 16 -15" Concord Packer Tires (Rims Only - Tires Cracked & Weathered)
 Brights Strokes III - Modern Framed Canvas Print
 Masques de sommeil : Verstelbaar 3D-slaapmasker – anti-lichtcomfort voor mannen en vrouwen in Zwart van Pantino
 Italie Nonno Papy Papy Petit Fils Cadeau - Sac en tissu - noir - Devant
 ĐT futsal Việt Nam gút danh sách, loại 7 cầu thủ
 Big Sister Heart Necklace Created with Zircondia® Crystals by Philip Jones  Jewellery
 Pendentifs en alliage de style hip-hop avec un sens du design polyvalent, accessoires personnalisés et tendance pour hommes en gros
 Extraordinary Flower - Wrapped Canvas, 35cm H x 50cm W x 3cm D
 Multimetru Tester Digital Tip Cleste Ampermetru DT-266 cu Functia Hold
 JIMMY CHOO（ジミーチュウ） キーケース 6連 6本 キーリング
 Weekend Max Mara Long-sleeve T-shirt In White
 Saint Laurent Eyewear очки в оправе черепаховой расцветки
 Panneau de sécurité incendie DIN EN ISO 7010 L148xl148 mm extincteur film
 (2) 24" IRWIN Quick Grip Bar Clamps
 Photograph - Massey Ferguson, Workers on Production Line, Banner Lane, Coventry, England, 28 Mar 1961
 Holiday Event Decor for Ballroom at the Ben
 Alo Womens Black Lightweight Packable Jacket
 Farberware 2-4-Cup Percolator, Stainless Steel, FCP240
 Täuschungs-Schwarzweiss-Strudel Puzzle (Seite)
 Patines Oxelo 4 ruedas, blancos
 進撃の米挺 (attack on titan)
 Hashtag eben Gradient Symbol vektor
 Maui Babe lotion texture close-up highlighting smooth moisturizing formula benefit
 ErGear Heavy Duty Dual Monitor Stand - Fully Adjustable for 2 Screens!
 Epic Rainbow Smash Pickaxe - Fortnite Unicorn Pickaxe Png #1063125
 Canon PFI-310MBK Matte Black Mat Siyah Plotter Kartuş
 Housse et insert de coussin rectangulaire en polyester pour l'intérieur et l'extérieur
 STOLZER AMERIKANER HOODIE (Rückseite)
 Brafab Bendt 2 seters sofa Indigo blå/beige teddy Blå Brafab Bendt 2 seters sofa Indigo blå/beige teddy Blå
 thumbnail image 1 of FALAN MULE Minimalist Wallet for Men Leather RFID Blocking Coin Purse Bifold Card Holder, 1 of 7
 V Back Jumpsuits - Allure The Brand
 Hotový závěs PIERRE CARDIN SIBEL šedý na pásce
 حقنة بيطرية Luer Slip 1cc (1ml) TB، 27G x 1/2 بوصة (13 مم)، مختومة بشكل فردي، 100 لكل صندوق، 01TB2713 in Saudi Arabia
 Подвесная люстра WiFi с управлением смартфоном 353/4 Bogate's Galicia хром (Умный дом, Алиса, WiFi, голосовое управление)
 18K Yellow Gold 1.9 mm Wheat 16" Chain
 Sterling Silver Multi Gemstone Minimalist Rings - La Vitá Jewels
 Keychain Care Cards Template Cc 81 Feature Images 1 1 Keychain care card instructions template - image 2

....

What you have to do
Extract, verbatim, every line of the data from its first line through the line containing "Grip Bar Clamps", with both of these lines included.

The completed task
 16 -15" Concord Packer Tires (Rims Only - Tires Cracked & Weathered)
 Brights Strokes III - Modern Framed Canvas Print
 Masques de sommeil : Verstelbaar 3D-slaapmasker – anti-lichtcomfort voor mannen en vrouwen in Zwart van Pantino
 Italie Nonno Papy Papy Petit Fils Cadeau - Sac en tissu - noir - Devant
 ĐT futsal Việt Nam gút danh sách, loại 7 cầu thủ
 Big Sister Heart Necklace Created with Zircondia® Crystals by Philip Jones  Jewellery
 Pendentifs en alliage de style hip-hop avec un sens du design polyvalent, accessoires personnalisés et tendance pour hommes en gros
 Extraordinary Flower - Wrapped Canvas, 35cm H x 50cm W x 3cm D
 Multimetru Tester Digital Tip Cleste Ampermetru DT-266 cu Functia Hold
 JIMMY CHOO（ジミーチュウ） キーケース 6連 6本 キーリング
 Weekend Max Mara Long-sleeve T-shirt In White
 Saint Laurent Eyewear очки в оправе черепаховой расцветки
 Panneau de sécurité incendie DIN EN ISO 7010 L148xl148 mm extincteur film
 (2) 24" IRWIN Quick Grip Bar Clamps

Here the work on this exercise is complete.